El Fondo Nacional para la Cultura y las Artes (FONCA) es el organismo gubernamental encargado de recibir y administrar «las aportaciones que el gobierno y la sociedad civil destinan al estímulo de la creación artística». Como enlace, intermediario, aval y eje concentrador de recursos económicos, también resguarda la legalidad de la entrega de las becas mediante un Código de Ética para los jurados que las otorgan.
Todo esto está muy bien, el problema como siempre en México es que las reglas, las leyes, no significan nada si no hay quien las haga cumplir y el FONCA, en vez de actuar de acuerdo a su propio reglamento, avala el nepotismo de ciertos jurados.
En la pasada edición de las becas a Jóvenes Creadores de teatro, específicamente en el área de dramaturgia hubo gran inconformidad por parte de la comunidad artística pues se otorgaron tres becas, las tres con residencia en el DF, dos de ellos sin trayectoria artística (requisito para la beca) y los tres ex alumnos de uno de los jurados: Ximena Escalante. Cabe mencionar que la comisión dictaminadora solo comprendía dos jurados, la dramaturga antes mencionada y el director de escena Ricardo Ramírez Carnero.
A partir de esta ilegalidad, el gremio de los dramaturgos ha enviado cartas, ha tenido juntas en el FONCA, se han llevado pruebas que relacionan a la jurado con uno de sus estudiantes y no se ha conseguido ni siquiera la destitución de la jurado como tutora de beca de sus ya antes alumnos. De acuerdo con el reglamento del FONCA:
«“En caso de comprobarse alguna falta en cualquiera de los puntos contenidos en este Código, se anulará el apoyo otorgado al postulante y no se volverá a invitar como jurado a la persona que incurra en dicha falta».
Pero la directora general del FONCA, la Lic. Martha Cantú, actúa como abogada de la jurado durante las juntas sostenidas con los dramaturgos inconformes, en lugar de preocuparse por la legalidad y credibilidad de la institución, pues como dice el reglamento: «Los miembros de las Comisiones (es decir los jurados) evitarán cualquier acción, ESTÉ O NO PROHIBIDA de forma específica en este Código, que pudiera resultar en: […] d) afectar la imagen pública del FONCA».
Tal vez, siendo muy permisivos, las acciones de Escalante no estén en contra del reglamento, pero que un maestro premie exclusivamente a sus recientes ex alumnos, siendo el jurado experto en el área de un total de dos jurados, por mucho que quieran atenuar la circunstancia, es una acción cuando menos sospechosa. Si a eso se le añade la falta de trayectoria de los premiados y la inconformidad general que ha causado esta situación, el FONCA ya debería haber tomado cartas en el asunto de acuerdo a su propio reglamento. Si ni siquiera las instancias culturales pueden hacer cumplir sus reglamentos, que esperamos del resto de los órganos gubernamentales.

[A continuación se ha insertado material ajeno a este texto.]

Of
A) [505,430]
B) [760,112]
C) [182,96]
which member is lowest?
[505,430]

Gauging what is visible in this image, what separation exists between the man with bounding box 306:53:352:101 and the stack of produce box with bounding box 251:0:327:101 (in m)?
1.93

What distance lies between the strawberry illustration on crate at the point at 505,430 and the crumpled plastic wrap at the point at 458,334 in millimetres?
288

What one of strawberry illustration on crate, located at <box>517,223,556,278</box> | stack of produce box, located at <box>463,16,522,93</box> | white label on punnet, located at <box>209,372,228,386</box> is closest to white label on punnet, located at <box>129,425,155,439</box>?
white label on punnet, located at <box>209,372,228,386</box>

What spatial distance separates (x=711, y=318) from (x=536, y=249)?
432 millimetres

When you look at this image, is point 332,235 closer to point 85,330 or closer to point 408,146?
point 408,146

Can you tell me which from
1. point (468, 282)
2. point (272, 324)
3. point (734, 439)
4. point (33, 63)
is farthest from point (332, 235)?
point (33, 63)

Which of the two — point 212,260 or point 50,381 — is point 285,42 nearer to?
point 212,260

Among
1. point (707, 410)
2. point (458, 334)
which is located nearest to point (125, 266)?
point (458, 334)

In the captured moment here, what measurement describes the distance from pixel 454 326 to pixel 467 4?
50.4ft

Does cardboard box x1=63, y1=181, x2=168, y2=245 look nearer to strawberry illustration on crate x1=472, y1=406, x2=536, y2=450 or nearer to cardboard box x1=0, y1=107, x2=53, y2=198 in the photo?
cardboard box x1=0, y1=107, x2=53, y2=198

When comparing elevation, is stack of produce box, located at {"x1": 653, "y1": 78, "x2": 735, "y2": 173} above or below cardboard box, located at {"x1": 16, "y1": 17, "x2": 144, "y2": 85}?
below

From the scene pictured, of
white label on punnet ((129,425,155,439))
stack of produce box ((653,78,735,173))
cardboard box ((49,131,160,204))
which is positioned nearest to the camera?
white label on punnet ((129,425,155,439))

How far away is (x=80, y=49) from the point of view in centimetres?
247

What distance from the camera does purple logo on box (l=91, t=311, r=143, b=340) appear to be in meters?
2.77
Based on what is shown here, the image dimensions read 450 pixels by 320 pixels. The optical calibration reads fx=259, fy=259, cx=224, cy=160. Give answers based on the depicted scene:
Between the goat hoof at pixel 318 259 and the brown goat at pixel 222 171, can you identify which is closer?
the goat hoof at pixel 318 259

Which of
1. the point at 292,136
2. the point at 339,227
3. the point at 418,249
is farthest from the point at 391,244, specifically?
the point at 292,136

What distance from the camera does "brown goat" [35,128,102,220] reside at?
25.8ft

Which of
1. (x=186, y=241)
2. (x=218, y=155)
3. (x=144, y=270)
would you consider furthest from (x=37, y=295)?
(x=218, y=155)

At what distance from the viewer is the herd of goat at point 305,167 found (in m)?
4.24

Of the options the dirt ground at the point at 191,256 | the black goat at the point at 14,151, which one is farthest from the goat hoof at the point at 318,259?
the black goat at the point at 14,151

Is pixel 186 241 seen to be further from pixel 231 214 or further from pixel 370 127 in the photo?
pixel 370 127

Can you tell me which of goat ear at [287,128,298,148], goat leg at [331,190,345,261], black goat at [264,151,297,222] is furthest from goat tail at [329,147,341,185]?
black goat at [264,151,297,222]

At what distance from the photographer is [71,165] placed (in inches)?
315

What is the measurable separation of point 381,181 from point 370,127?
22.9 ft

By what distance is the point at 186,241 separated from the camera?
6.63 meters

Recientemente ha ocurrido un reclamo similar, en la convocatoria de creadores escénicos, las becas de cabaret fueron entregadas a gente sin trayectoria en el área.
A diferencia de lo que esperan las autoridades, la molestia no se ha olvidado. Las instituciones responden ante una comunidad y esta comunidad está cansada del nepotismo.